Direct archive access

The Direct Archive Access module in Speasy enables users to access any local or remote data archive that stores data in ISTP compliant CDF files. This module does not interact with any web service. Instead, it provides flexibility for users to configure and populate the necessary configuration files to expose the desired products.

Using this module, Speasy can seamlessly retrieve data from the specified data archive, leveraging predictable file names and paths within the archive. By adhering to the ISTP standards, Speasy ensures compatibility and smooth data access.

This module supports both regularly split files (one file per day for example) and randomly split files such as burst data.

To add your favourite products into Speasy, you need to add or edit an yaml file either located in Speasy lookup path, default user lookup path can be retrieved with spz.webservices.generic_archive.user_inventory_dir(). You need to add an entry per dataset with the following information:

  • For a regularly split dataset, you can configure it using the following YAML structure:

tha_efi:
  inventory_path: cdpp/THEMIS/THA/L2
  master_cdf: http://cdpp.irap.omp.eu/themisdata/tha/l2/efi/0000/tha_l2_efi_00000000_v01.cdf
  split_frequency: daily
  split_rule: regular
  url_pattern: http://cdpp.irap.omp.eu/themisdata/tha/l2/efi/{Y}/tha_l2_efi_{Y}{M:02d}{D:02d}_v\d+.cdf
  use_file_list: true
Here’s an explanation of the parameters::
  • tha_efi: The name you want to assign to your dataset.

Given data:

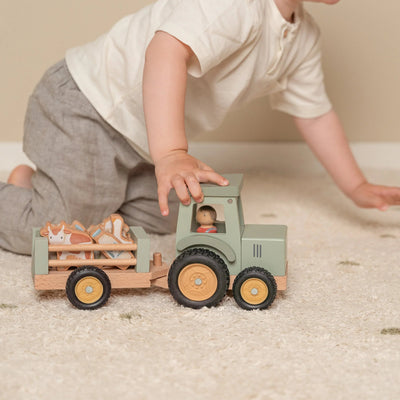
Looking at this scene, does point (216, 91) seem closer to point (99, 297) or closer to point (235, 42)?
point (235, 42)

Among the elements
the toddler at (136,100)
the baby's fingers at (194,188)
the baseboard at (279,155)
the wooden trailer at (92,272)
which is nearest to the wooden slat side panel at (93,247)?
the wooden trailer at (92,272)

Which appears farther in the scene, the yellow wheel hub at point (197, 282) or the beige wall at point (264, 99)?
the beige wall at point (264, 99)

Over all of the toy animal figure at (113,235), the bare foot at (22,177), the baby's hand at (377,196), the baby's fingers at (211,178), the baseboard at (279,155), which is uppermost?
the baseboard at (279,155)

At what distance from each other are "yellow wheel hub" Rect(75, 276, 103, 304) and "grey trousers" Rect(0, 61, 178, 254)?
0.34 meters

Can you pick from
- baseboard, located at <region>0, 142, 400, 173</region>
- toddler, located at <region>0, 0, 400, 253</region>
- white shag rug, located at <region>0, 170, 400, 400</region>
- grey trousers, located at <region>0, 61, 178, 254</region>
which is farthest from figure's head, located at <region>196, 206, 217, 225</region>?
baseboard, located at <region>0, 142, 400, 173</region>

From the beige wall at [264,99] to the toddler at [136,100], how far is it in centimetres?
52

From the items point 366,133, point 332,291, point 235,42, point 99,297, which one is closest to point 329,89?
point 366,133

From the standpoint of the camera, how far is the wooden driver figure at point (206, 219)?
0.81 metres

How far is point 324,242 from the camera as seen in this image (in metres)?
1.16

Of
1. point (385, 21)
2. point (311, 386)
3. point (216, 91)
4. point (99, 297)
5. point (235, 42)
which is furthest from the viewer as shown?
point (385, 21)

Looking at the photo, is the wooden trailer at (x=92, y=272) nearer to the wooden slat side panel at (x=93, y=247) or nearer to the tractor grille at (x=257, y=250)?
the wooden slat side panel at (x=93, y=247)

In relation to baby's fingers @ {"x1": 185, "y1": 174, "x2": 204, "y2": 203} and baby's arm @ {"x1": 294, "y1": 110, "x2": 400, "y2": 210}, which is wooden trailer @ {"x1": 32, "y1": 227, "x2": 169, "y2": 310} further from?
baby's arm @ {"x1": 294, "y1": 110, "x2": 400, "y2": 210}

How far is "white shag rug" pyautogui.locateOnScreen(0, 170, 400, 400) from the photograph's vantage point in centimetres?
58

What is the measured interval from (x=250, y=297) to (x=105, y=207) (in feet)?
1.56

Tasks for this exercise:
• A. Retype the passage from the text on direct archive access, starting at "Using this module, Speasy" and ending at "smooth data access.".
• B. According to the text on direct archive access, what kinds of split files does the module support?

Solved problems:
• A.
Using this module, Speasy can seamlessly retrieve data from the specified data archive, leveraging predictable file names and paths within the archive. By adhering to the ISTP standards, Speasy ensures compatibility and smooth data access.

• B. It supports regularly split files, such as one file per day, and randomly split files such as burst data.